• **Set problem**
Repeat, exactly and alone, every line from the line that contains "From what you can see, which of" to the end of the entries.

** START OF Material for this exercise **

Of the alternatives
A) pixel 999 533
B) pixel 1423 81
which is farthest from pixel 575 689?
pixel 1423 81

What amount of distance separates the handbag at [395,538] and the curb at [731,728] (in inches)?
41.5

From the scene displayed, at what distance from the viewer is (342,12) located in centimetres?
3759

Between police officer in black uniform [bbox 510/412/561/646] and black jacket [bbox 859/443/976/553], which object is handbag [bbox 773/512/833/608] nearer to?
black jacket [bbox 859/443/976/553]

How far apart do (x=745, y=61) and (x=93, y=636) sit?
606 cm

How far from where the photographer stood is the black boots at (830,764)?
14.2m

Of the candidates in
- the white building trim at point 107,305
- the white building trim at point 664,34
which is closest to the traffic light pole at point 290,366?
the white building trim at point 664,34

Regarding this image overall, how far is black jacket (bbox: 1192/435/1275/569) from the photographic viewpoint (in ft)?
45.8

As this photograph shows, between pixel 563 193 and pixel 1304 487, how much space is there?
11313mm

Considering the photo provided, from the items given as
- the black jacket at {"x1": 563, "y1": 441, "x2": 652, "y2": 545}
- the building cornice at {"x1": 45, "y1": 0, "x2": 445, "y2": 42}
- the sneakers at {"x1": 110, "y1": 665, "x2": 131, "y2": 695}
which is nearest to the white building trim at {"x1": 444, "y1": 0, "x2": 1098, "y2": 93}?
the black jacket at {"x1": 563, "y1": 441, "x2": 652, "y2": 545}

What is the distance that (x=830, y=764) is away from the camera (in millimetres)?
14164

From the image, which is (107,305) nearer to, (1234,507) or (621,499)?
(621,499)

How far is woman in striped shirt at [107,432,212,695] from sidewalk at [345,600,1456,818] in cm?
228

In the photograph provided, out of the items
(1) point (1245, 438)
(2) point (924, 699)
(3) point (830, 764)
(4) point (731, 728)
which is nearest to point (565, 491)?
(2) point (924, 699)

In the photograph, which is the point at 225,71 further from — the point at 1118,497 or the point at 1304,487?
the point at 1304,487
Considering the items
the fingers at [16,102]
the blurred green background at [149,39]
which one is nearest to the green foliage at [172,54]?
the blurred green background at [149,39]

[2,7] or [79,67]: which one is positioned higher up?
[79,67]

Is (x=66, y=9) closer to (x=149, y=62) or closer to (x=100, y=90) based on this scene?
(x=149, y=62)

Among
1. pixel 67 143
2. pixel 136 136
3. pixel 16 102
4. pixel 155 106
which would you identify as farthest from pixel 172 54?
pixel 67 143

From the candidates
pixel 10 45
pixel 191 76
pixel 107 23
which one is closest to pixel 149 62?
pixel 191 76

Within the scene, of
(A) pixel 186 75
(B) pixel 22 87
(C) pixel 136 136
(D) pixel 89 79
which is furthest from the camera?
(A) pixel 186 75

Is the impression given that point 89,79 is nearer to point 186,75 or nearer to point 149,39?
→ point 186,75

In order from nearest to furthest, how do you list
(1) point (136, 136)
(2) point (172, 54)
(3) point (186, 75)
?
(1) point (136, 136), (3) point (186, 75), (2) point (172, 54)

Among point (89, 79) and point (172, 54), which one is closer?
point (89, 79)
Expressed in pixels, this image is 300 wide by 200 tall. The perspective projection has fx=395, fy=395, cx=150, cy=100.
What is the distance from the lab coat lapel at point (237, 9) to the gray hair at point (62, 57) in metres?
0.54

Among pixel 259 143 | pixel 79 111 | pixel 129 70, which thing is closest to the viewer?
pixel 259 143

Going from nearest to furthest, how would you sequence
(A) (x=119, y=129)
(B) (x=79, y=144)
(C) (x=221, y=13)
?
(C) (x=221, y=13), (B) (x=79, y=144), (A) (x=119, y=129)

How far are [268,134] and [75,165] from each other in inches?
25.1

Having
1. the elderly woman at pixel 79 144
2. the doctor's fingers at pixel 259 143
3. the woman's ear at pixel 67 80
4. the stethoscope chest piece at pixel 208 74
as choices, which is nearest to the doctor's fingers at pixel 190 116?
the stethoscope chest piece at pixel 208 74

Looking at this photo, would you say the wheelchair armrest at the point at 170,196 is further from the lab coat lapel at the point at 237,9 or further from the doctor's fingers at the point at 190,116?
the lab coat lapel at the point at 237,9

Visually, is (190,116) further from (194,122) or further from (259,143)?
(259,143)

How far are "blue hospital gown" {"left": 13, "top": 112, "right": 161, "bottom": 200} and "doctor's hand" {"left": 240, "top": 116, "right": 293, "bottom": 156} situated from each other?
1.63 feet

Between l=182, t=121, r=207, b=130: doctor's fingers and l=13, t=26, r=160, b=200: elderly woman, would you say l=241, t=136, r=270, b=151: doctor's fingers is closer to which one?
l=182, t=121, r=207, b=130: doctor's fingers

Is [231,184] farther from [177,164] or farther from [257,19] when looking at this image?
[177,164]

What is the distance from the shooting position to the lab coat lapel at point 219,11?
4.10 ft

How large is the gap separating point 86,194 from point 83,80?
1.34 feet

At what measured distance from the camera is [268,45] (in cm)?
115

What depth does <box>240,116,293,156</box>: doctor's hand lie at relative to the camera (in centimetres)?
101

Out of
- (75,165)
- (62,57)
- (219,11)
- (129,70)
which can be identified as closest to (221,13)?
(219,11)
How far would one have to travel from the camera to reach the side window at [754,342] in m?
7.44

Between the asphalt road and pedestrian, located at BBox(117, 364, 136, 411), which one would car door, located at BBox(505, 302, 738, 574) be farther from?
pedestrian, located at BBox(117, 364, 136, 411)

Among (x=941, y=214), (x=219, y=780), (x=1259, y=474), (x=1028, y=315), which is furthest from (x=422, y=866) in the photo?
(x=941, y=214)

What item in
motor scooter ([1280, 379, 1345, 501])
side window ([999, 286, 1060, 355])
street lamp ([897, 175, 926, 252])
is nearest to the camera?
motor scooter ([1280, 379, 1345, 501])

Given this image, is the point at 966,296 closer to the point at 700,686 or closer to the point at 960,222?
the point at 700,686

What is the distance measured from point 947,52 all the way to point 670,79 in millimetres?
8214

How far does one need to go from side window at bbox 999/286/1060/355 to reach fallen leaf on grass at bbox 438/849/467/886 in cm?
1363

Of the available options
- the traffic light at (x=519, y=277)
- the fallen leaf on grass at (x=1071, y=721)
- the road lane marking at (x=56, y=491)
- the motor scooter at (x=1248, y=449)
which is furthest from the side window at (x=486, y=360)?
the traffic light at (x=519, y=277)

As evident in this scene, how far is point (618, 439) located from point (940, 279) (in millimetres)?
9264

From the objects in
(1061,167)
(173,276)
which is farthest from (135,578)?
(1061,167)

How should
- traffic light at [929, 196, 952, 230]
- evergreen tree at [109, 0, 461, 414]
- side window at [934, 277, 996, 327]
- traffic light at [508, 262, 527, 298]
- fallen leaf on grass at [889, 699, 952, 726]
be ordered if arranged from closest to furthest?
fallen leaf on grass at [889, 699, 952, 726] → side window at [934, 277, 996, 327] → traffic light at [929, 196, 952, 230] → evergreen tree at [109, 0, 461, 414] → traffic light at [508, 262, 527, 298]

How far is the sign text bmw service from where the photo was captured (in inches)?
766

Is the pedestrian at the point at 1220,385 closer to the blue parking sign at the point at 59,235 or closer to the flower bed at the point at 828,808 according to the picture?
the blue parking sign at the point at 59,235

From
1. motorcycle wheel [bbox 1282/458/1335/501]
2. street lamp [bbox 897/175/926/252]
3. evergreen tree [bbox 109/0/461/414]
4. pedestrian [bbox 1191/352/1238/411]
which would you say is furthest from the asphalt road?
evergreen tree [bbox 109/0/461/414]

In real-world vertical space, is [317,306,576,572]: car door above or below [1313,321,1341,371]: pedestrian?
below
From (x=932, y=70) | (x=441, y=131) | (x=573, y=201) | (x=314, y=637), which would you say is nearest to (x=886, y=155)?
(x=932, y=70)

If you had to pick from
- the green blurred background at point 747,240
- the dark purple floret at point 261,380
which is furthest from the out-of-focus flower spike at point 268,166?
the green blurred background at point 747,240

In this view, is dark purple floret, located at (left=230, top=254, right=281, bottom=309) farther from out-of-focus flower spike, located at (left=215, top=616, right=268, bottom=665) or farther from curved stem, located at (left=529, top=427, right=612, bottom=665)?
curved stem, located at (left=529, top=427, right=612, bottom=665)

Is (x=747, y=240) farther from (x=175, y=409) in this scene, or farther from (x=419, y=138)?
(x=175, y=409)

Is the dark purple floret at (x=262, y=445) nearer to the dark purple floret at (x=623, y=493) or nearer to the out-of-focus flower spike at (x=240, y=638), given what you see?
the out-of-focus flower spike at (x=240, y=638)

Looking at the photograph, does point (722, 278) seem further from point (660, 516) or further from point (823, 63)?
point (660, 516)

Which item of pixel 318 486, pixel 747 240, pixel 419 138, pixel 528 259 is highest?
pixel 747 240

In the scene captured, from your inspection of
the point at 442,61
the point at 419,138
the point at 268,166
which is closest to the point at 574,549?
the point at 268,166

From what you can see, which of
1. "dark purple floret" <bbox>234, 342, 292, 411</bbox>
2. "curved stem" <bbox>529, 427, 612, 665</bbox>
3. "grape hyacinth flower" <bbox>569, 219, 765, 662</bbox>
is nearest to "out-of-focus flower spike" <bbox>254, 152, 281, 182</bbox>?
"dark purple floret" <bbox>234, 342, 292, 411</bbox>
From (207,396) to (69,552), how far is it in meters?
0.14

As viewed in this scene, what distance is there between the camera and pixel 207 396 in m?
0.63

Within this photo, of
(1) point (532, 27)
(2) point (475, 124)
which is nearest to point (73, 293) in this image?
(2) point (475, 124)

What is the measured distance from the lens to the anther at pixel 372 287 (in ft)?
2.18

** END OF Material for this exercise **

• **Full solution**
From what you can see, which of
1. "dark purple floret" <bbox>234, 342, 292, 411</bbox>
2. "curved stem" <bbox>529, 427, 612, 665</bbox>
3. "grape hyacinth flower" <bbox>569, 219, 765, 662</bbox>
is nearest to "out-of-focus flower spike" <bbox>254, 152, 281, 182</bbox>?
"dark purple floret" <bbox>234, 342, 292, 411</bbox>
From (207,396) to (69,552), how far is it in meters?
0.14

As viewed in this scene, what distance is there between the camera and pixel 207 396 in m?
0.63

Within this photo, of
(1) point (532, 27)
(2) point (475, 124)
which is nearest to point (73, 293) in this image?
(2) point (475, 124)

What is the measured distance from the lens to the anther at pixel 372 287 (in ft)?
2.18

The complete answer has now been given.